§ **AIM OF THE EXERCISE**
Would you repeat the lines from the one with "At what distance from (79,284)" through the final line, both included, and nothing else? No pictures belong in the copy.

Excerpts of spatial question data
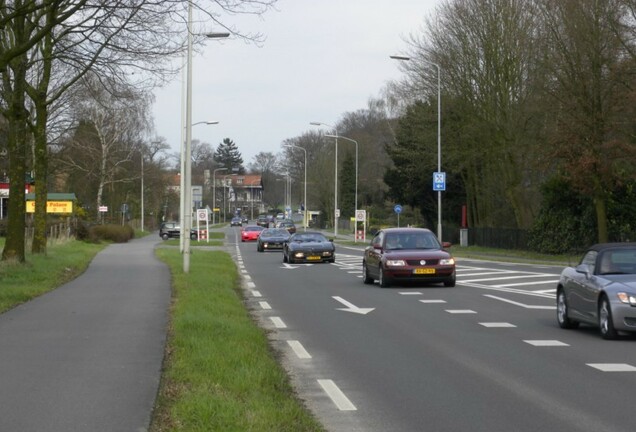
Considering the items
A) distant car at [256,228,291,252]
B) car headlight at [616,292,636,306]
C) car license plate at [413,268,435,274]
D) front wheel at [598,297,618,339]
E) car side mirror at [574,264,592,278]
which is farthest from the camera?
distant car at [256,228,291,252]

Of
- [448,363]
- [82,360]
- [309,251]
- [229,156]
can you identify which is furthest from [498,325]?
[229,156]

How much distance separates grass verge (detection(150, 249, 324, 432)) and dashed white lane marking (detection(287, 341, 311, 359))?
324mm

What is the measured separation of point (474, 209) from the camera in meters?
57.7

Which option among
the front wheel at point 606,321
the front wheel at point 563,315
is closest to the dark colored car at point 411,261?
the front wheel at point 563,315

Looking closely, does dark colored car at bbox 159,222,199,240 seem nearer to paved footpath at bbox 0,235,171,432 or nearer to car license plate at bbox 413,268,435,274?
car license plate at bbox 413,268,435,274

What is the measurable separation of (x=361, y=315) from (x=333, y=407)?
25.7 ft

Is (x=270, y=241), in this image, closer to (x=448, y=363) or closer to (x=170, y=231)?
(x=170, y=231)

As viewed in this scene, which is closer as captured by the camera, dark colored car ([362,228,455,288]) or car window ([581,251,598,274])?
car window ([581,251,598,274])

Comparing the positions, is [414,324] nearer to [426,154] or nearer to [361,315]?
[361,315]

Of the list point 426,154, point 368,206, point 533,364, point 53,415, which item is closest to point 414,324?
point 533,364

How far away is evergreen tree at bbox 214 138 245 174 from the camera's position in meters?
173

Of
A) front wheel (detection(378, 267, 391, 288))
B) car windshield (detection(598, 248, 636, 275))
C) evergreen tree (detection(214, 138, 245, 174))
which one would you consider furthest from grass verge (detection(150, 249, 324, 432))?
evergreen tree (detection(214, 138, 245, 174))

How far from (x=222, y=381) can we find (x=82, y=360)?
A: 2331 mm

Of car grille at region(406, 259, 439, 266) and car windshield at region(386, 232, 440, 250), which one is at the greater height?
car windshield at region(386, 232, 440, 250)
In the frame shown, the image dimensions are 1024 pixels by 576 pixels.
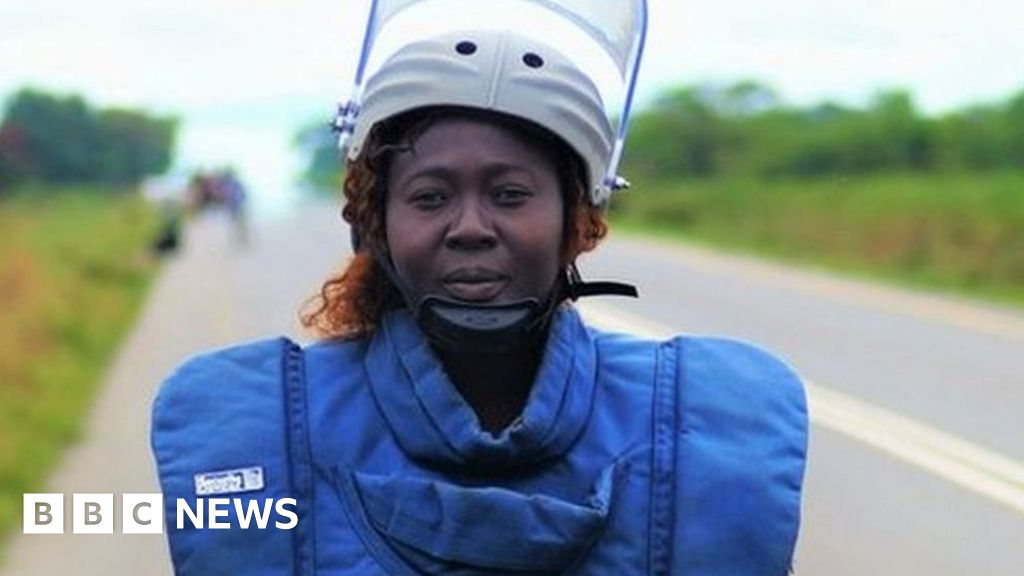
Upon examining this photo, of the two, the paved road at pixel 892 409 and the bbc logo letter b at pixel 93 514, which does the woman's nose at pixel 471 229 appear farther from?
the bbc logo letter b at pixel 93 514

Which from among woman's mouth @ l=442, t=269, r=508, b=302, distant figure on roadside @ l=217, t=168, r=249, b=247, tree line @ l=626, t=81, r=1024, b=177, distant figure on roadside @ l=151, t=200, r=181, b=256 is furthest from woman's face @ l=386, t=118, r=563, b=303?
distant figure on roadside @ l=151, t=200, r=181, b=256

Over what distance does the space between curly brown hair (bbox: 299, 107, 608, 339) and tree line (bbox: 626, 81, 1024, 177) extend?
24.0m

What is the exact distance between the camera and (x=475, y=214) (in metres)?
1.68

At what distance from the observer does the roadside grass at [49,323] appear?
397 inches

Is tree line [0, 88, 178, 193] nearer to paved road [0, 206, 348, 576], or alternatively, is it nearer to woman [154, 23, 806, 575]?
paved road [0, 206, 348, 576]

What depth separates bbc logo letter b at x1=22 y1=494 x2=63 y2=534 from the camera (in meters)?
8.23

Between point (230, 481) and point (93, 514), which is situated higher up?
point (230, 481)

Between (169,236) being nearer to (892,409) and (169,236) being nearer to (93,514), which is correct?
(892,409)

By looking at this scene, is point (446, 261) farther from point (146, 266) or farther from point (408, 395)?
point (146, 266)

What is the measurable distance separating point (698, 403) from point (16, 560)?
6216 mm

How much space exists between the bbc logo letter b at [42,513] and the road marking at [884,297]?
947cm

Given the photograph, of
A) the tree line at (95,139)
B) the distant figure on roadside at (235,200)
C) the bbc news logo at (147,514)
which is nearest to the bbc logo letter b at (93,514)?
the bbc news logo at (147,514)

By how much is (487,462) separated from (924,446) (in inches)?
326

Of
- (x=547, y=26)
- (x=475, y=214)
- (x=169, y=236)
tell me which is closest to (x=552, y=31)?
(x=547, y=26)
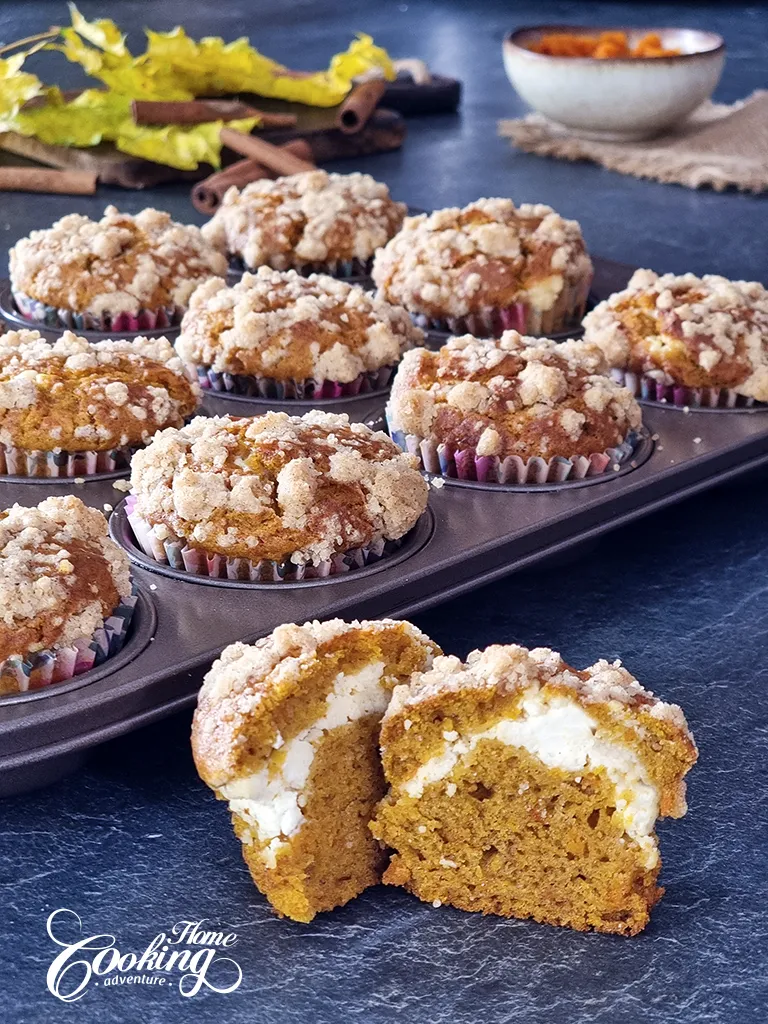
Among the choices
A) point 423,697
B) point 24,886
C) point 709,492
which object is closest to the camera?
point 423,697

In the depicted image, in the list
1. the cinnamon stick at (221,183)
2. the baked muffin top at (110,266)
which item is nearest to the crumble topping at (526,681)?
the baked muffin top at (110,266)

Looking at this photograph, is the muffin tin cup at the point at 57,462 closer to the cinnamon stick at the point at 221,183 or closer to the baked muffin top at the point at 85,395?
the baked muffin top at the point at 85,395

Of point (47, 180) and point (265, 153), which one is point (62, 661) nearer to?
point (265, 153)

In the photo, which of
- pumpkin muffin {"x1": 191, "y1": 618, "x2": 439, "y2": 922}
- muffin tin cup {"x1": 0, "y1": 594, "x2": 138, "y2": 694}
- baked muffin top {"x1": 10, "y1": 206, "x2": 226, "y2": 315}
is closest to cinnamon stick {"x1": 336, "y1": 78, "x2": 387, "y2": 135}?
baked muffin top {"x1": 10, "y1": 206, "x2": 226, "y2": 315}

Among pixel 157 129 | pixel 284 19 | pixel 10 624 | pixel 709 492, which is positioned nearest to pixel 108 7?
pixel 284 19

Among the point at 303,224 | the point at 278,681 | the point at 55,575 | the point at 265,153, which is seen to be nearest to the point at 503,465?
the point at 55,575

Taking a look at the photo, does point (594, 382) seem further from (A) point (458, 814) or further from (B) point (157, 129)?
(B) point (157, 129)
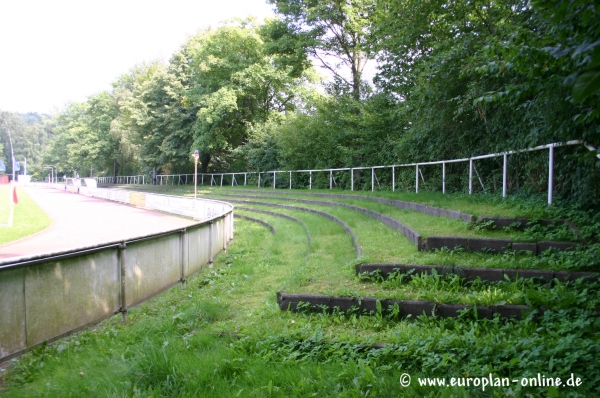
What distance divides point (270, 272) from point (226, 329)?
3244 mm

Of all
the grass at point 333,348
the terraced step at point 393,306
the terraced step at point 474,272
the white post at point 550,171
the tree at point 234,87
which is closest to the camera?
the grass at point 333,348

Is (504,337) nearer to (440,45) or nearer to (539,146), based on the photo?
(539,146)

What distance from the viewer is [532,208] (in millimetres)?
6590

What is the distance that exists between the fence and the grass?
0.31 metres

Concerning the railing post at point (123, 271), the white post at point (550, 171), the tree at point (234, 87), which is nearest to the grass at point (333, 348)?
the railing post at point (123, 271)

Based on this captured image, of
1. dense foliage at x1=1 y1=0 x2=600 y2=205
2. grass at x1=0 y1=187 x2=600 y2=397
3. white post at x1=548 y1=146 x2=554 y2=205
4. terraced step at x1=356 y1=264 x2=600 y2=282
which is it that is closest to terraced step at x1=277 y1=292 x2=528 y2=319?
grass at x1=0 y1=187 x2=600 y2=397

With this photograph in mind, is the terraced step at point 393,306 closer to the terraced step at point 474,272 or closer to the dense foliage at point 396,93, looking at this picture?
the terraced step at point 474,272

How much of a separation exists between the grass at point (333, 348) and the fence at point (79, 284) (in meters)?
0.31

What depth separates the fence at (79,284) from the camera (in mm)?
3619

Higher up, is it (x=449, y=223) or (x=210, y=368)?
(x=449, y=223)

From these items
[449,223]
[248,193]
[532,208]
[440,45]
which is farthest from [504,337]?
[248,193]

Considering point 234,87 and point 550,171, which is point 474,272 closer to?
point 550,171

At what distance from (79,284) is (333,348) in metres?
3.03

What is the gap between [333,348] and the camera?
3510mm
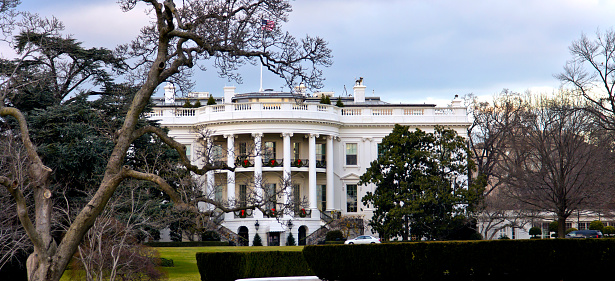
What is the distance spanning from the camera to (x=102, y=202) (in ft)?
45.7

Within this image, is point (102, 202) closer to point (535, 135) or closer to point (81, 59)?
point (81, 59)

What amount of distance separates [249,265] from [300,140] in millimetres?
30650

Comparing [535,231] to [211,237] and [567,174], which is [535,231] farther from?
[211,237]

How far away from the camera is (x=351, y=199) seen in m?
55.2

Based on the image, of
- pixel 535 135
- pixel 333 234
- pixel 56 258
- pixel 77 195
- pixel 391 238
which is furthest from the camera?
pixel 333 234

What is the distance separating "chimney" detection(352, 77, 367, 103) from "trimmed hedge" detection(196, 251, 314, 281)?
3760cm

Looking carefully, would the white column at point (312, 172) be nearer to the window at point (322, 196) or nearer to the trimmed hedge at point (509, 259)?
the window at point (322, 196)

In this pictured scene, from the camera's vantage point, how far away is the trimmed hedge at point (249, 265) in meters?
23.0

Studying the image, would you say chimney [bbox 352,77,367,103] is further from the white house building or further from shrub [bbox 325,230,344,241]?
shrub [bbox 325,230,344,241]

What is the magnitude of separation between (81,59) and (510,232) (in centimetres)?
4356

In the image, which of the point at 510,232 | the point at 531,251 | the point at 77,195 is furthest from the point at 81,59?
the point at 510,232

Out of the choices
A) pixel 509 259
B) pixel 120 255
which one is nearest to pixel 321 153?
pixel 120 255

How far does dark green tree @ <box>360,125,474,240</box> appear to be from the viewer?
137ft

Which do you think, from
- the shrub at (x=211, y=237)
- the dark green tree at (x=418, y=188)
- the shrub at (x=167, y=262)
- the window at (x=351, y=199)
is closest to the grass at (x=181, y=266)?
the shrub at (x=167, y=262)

§ **SOLUTION TO THE EXERCISE**
At what distance from (79,284) is (333,348) in metres?
3.03

What is the gap between [333,348] and the camera?
3510mm
What is the distance spanning from the camera to (x=102, y=202) (in ft)?
45.7

Within this image, is point (102, 202) closer to point (535, 135) or closer to point (81, 59)?
point (81, 59)

What amount of distance separates [249,265] from [300,140] in millimetres?
30650

Comparing [535,231] to [211,237] and [567,174], which is [535,231] farther from?
[211,237]

How far away from the camera is (x=351, y=199) seen in m?
55.2

Based on the image, of
- pixel 535 135
- pixel 333 234
- pixel 56 258
- pixel 77 195
- pixel 391 238
which is furthest from the camera?
pixel 333 234

What is the distance separating "chimney" detection(352, 77, 367, 103) from "trimmed hedge" detection(196, 251, 314, 281)?
3760cm

Looking carefully, would the white column at point (312, 172) be nearer to the window at point (322, 196) or nearer to the trimmed hedge at point (509, 259)?
the window at point (322, 196)

In this pictured scene, from the camera's vantage point, how far away is the trimmed hedge at point (249, 265) in meters?
23.0

Studying the image, would you say chimney [bbox 352,77,367,103] is further from the white house building or further from shrub [bbox 325,230,344,241]?
shrub [bbox 325,230,344,241]

What is the magnitude of separation between (81,59) and (510,232) (in centimetres)?
4356

In the image, which of the point at 510,232 | the point at 531,251 | the point at 77,195 is furthest from the point at 81,59?
the point at 510,232

Out of the choices
A) pixel 509 259
B) pixel 120 255
which one is nearest to pixel 321 153?
pixel 120 255

How far does dark green tree @ <box>360,125,474,240</box> appear to be from the viewer?
137ft

Which do you think, from
- the shrub at (x=211, y=237)
- the dark green tree at (x=418, y=188)
- the shrub at (x=167, y=262)
- the window at (x=351, y=199)
is closest to the grass at (x=181, y=266)?
the shrub at (x=167, y=262)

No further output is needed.